The Chequered Career of nBackup

By Helen Borrie

The incremental backup utility toolset nBackup is not a friendly beast. An operational misstep can break a database. Under load, in some conditions, it can be a database-killer without any human intervention, especially under Firebird v.2.1 or v.2.0.

There's a proviso, though. A lot of the problem code was eliminated by a thorough revamp for Firebird 2.5. The threadability of attachments in v.2.5 is also thought to have reduced some of the instability of nBackup The improvements were not backported to the v.2.1 or 2.0 series because it was structurally infeasible.

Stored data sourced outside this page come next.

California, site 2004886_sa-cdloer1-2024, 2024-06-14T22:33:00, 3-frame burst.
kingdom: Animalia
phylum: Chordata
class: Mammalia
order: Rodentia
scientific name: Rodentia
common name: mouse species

This article is not a “How-to” for using nBackup. The Firebird Project documentation for proper use of this toolset is excellent and can be read or downloaded from the Documentation pages at the Firebird web site.

How nBackup Should Play

The SQL command:

ALTER DATABASE <database> BEGIN BACKUP

sets a state flag in the database header to STALLED. It causes the engine to divert all subsequent page writes to a difference file, or “delta file”. Despite what one might assume, it does not start a backup and it should NOT be used when one is about to start a backup. Its purpose is to allow subsequent safe copying of the main database file, either by a file system utility such as a compression tool or a backup application or by the nBackup code itself. However, the user should never wrap the SQL commands around any call to the nBackup executable: the physical backup code always executes the code beneath BEGIN BACKUP and END BACKUP itself when it is required.

To reiterate: It's essential to realise that no backup starts until the engine actually receives a command- line call to nBackup. The SQL statement is not required from the user when starting a backup: the nBackup command does this for you when called with the -B[ackup] switch and the appropriate parameters.

The Delta File

By default, the delta (or “difference”) file is created in the same directory as the database, with the file suffix “.delta” and the main part of the file name duplicating the main part of the database file's file name. For example, if the database is EMPLOYEE.FDB then the difference file will be EMPLOYEE.DELTA.

DDL syntax exists to customise the location and/or file name of the delta file, using the DIFFERENCE FILE clauses in CREATE DATABASE and ALTER DATABASE.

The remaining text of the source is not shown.